After Thomas Paine's - in his time he was called Tom only by his detractors - abject 1809 death in the America that he had done so much to help free from the imperial British yoke, rejected by the home grown Establishment busily working against the very freedoms that he had so influentially espoused, his reputation underwent an orchestrated vilification which still has echoes today.

That reputation justly rests on three of the most potent political works in history.

The proof is demonstrable in the staggering circulation figures. In 1776, his ruthlessly reasoned demolition of the pro-British case, Common Sense - a quarter of a million in a population of no more than three million - substantially revived the flagging independence cause.

The 1791 Rights of Man, his devastating answer to Edmund Burke's attack on the French Revolution, which led to his leaving Britain for revolutionary France only just ahead of the hangman, sold 50,000 copies alone in its first three months and those to a half-illiterate population of 10 million. Finally, in 1794, his much-maligned surgical analysis of the manipulative superstition at the heart of organised religion, The Age of Reason, topped 100,000 copies when it reached America.

With his vivid imagery and caustic prose, Paine immersed himself in the American revolution, not only as its pamphleteering voice but also as a serving soldier.

Disillusioned, however, with the path taken by the new US - Paine coined the national name - and hounded from his British homeland by William Pitt's own reign of terror, he was triumphantly received by a revolutionary France which was busily reshaping the world.

There, although elected to the National Convention, not being able to speak or read French, he was unable to take on the crucial role that he had played in America.

After being denounced for arguing against the execution of the deposed king, timing and luck allowed him to narrowly escape the Terror's guillotine.
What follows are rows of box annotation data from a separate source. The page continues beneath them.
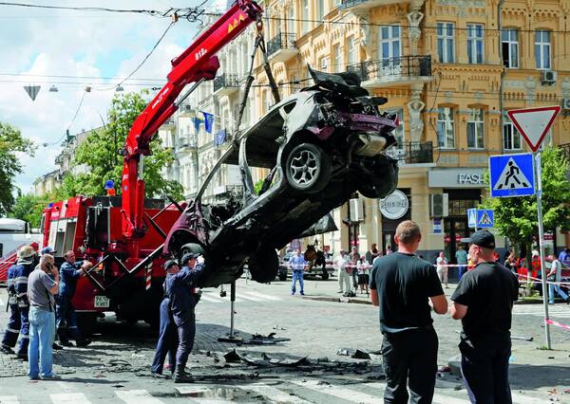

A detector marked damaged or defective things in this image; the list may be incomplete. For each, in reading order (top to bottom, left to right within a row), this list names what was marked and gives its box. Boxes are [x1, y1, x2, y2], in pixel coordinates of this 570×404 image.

destroyed car [162, 66, 398, 286]
damaged vehicle roof [162, 66, 398, 286]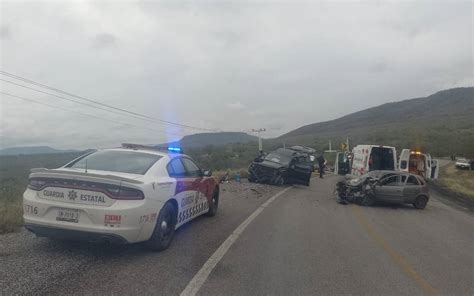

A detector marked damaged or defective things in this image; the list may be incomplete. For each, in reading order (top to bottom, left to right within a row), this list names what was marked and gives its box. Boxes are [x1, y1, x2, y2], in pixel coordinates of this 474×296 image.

damaged black suv [248, 148, 314, 187]
damaged gray sedan [248, 149, 314, 186]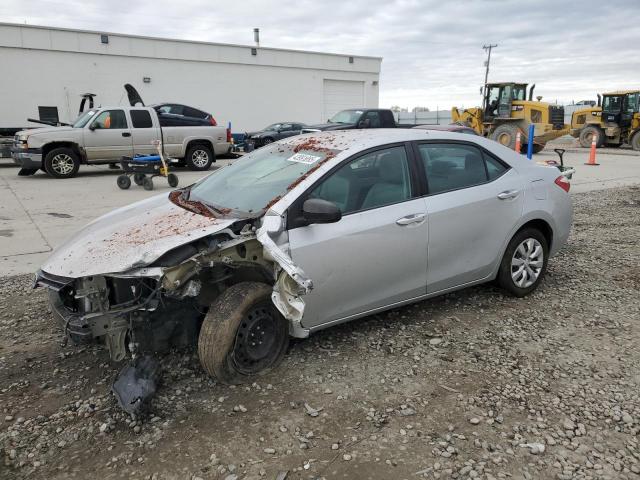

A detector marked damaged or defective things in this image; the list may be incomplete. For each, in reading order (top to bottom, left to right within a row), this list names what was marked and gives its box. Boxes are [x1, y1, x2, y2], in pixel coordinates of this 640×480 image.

shattered windshield [72, 110, 97, 128]
shattered windshield [185, 142, 338, 215]
crumpled hood [42, 194, 238, 280]
severe front-end damage [37, 191, 312, 412]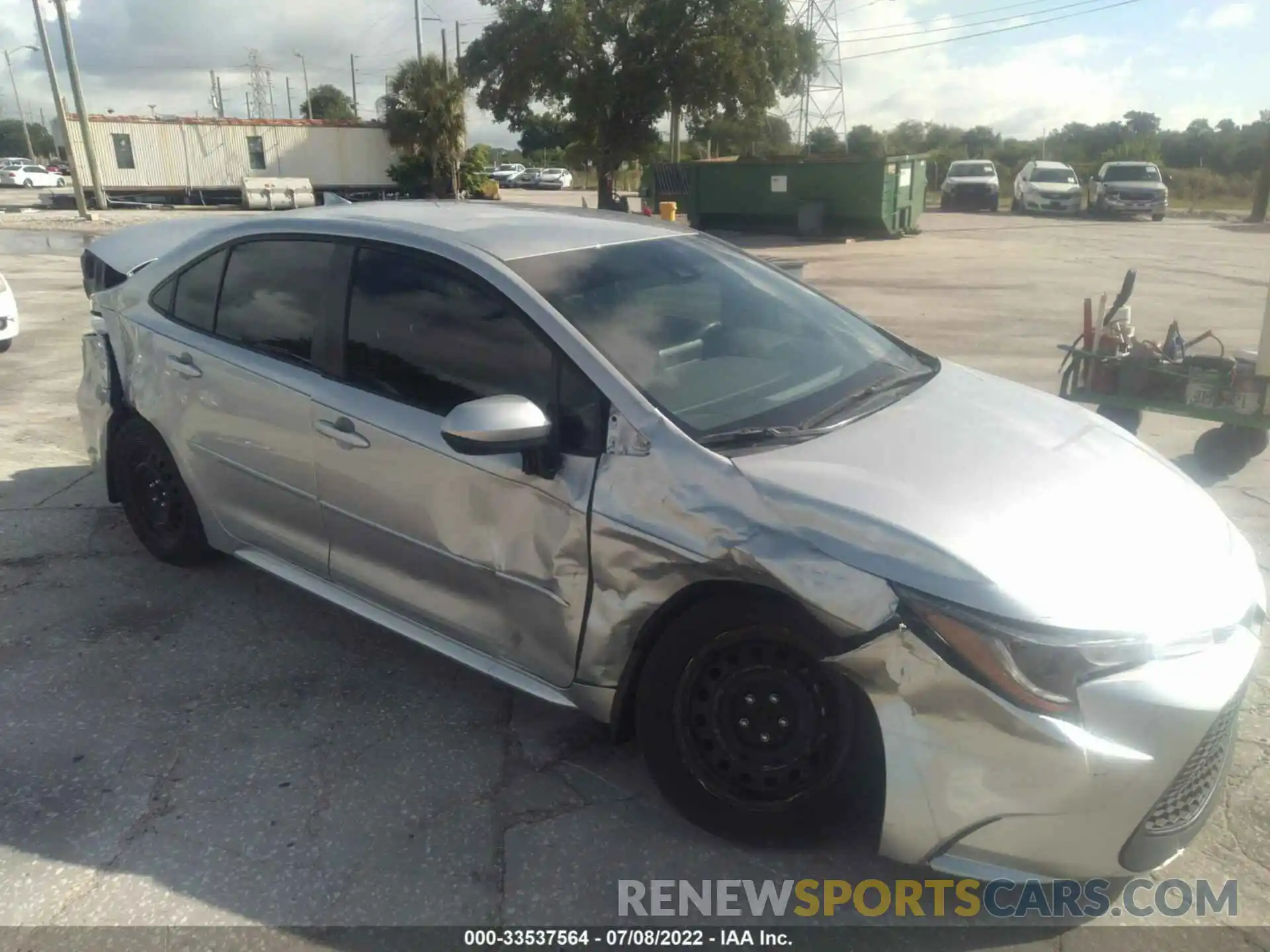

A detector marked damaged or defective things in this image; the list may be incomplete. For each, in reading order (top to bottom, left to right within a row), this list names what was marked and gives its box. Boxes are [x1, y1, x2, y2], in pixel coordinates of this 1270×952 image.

damaged silver sedan [77, 205, 1259, 883]
cracked bumper [836, 621, 1259, 883]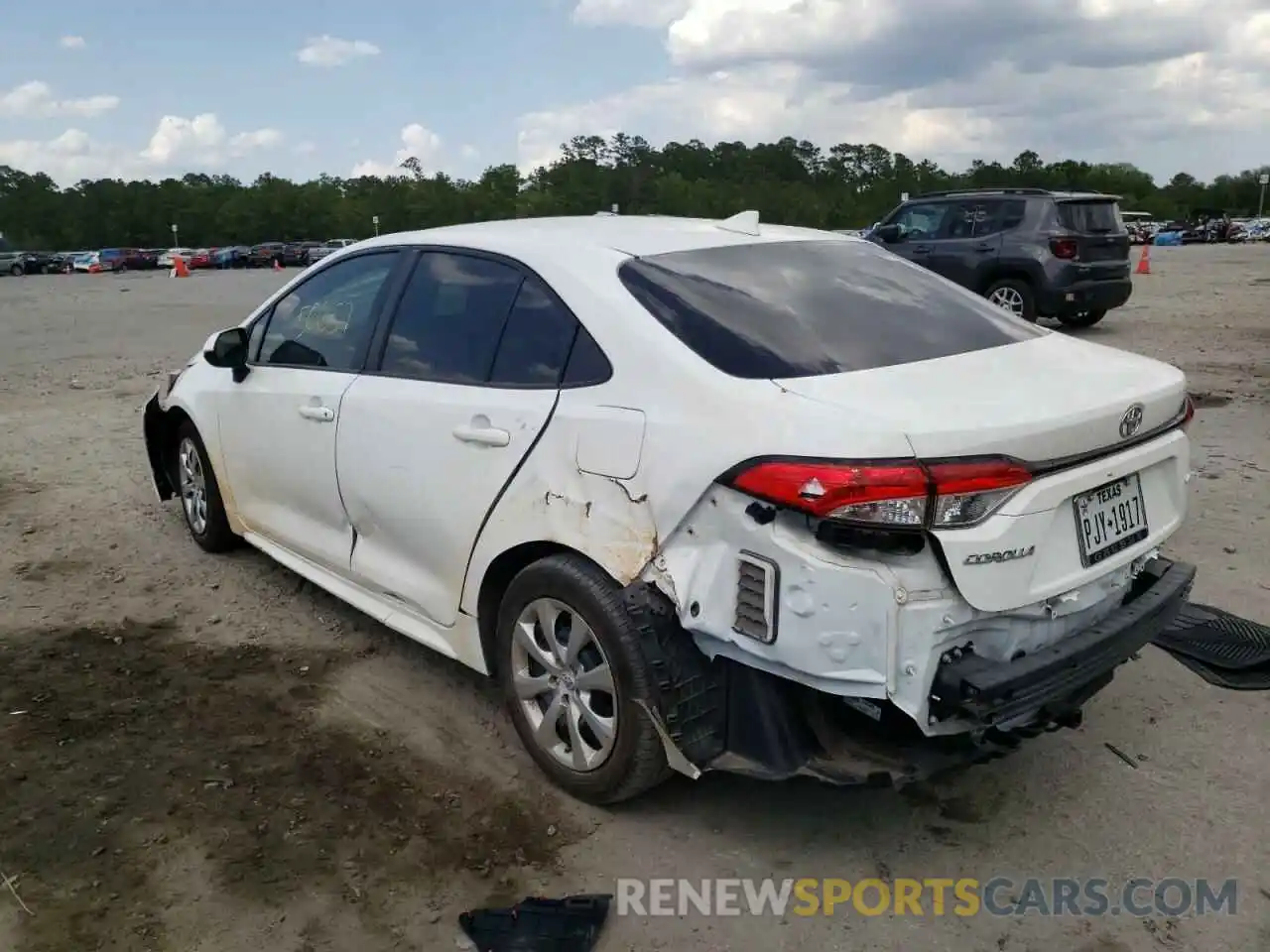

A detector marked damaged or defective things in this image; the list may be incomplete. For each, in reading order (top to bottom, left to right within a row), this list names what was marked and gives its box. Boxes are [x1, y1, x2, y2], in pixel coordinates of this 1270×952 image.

rear bumper missing [929, 555, 1194, 726]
He finally returned, virtually destitute, to an ungrateful US.

Nelson paints a vivid picture, warts and all, of a man whose ideas are as relevant today as they ever were.

He maintains of Paine that 'almost every argument in which he engaged ... is still being argued more than 200 years later.'

We can surely join Nelson's lamenting his nation's turning away from its revolutionary dream of creating a new society of reason and virtue to embrace values dominated by vulgarity, materialism, rootlessness and anti-intellectualism.